Keesokan harinya, sepulang kuliah, Angel menaiki angkot dengan perasaan campur aduk. Ia sebenarnya ingin segera pulang ke rumah, tetapi pesan dari kakaknya, Andra, yang memintanya untuk menginap di rumah Alex, membuatnya tak bisa menolak. Sesampainya di depan rumah Alex, Angel terdiam sejenak, tertegun oleh kemegahan yang terpampang di depannya. Rumah besar dengan arsitektur modern, halaman luas yang tertata rapi, serta taman yang dipenuhi bunga-bunga indah tampak berbeda jauh dari rumah sederhana Andra, kakaknya.
Di depan pintu rumah, Alex, istrinya Dessy, dan putri kecil mereka, Luna, sudah berdiri menunggu dengan senyum hangat.
Dessy tersenyum lebar, "Angel, akhirnya sampai juga! Ayo, ayo masuk, pasti kamu capek setelah seharian kuliah. Kita sudah siapkan makan siang, ikut makan ya?"

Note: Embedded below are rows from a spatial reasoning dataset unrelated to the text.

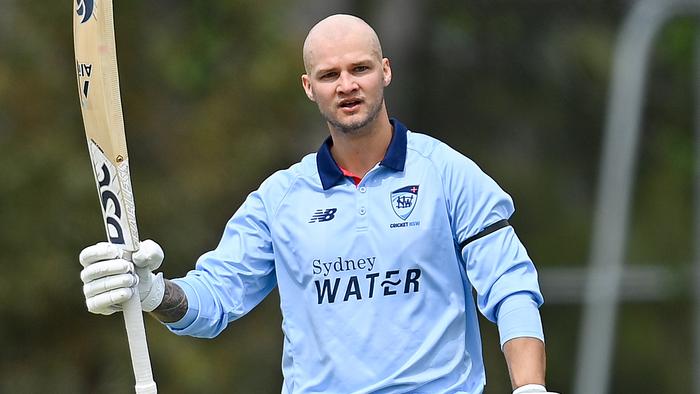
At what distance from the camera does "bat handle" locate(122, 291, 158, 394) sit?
5.56 metres

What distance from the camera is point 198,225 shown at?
13.5 m

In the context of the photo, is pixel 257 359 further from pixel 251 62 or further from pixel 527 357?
pixel 527 357

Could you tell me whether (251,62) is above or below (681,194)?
above

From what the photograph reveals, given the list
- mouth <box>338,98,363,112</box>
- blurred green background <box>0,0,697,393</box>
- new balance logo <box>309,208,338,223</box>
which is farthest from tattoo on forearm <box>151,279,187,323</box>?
blurred green background <box>0,0,697,393</box>

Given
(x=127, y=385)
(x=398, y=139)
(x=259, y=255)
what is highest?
(x=398, y=139)

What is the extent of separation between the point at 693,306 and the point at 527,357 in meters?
12.1

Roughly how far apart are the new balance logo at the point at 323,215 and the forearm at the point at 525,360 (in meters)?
0.84

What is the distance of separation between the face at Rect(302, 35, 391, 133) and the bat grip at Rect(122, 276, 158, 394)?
1026mm

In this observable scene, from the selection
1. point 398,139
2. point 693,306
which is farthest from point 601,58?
point 398,139

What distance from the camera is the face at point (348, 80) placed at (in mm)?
5789

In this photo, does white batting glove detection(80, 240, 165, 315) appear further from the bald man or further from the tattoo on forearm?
the tattoo on forearm

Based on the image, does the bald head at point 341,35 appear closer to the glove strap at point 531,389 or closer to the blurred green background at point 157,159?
the glove strap at point 531,389

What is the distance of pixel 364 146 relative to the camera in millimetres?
5945

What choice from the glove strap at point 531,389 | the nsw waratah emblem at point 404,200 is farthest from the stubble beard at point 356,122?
the glove strap at point 531,389
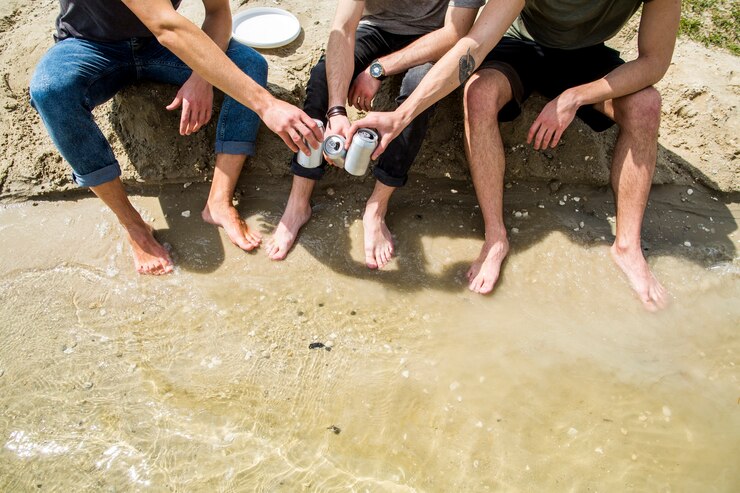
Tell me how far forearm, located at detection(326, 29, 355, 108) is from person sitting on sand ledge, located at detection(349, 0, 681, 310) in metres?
0.39

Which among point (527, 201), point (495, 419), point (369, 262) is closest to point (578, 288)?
point (527, 201)

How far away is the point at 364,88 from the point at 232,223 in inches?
42.9

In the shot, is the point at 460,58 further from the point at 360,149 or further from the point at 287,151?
the point at 287,151

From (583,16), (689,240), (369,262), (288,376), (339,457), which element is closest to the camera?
(339,457)

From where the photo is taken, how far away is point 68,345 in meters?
2.80

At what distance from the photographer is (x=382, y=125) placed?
273 centimetres

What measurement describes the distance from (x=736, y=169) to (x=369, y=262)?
99.8 inches

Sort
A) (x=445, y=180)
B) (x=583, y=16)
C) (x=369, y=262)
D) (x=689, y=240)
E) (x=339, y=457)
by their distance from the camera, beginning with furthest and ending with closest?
(x=445, y=180) < (x=689, y=240) < (x=369, y=262) < (x=583, y=16) < (x=339, y=457)

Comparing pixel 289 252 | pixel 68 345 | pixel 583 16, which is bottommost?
pixel 68 345

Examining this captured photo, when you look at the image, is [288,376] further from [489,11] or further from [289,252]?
[489,11]

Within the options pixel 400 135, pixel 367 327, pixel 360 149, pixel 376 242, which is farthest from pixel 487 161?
pixel 367 327

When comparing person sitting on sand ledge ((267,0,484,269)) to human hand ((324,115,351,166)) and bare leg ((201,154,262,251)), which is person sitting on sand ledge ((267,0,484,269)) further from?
bare leg ((201,154,262,251))

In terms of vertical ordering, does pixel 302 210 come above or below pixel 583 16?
below

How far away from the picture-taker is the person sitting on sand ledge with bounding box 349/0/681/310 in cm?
279
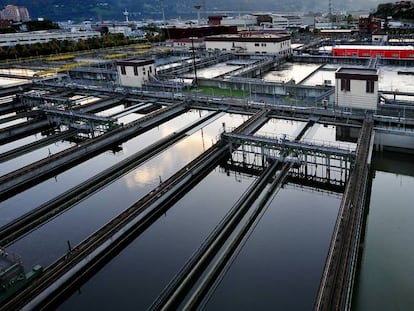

Angel tersenyum sopan. "Terima kasih, Tante."
Meskipun hatinya masih merasa canggung, Angel mengikuti Dessy masuk ke dalam rumah. Ia melewati ruang tamu yang besar dan mewah, dengan sofa yang tampak empuk dan perabotan mahal. Rumah itu memancarkan aura kemewahannya, namun entah mengapa ada sesuatu yang terasa kosong. Keheningan yang menyelimuti rumah ini membuatnya terasa dingin dan sunyi, seolah-olah tidak ada kehidupan yang benar-benar menghuni di balik kemegahan tersebut.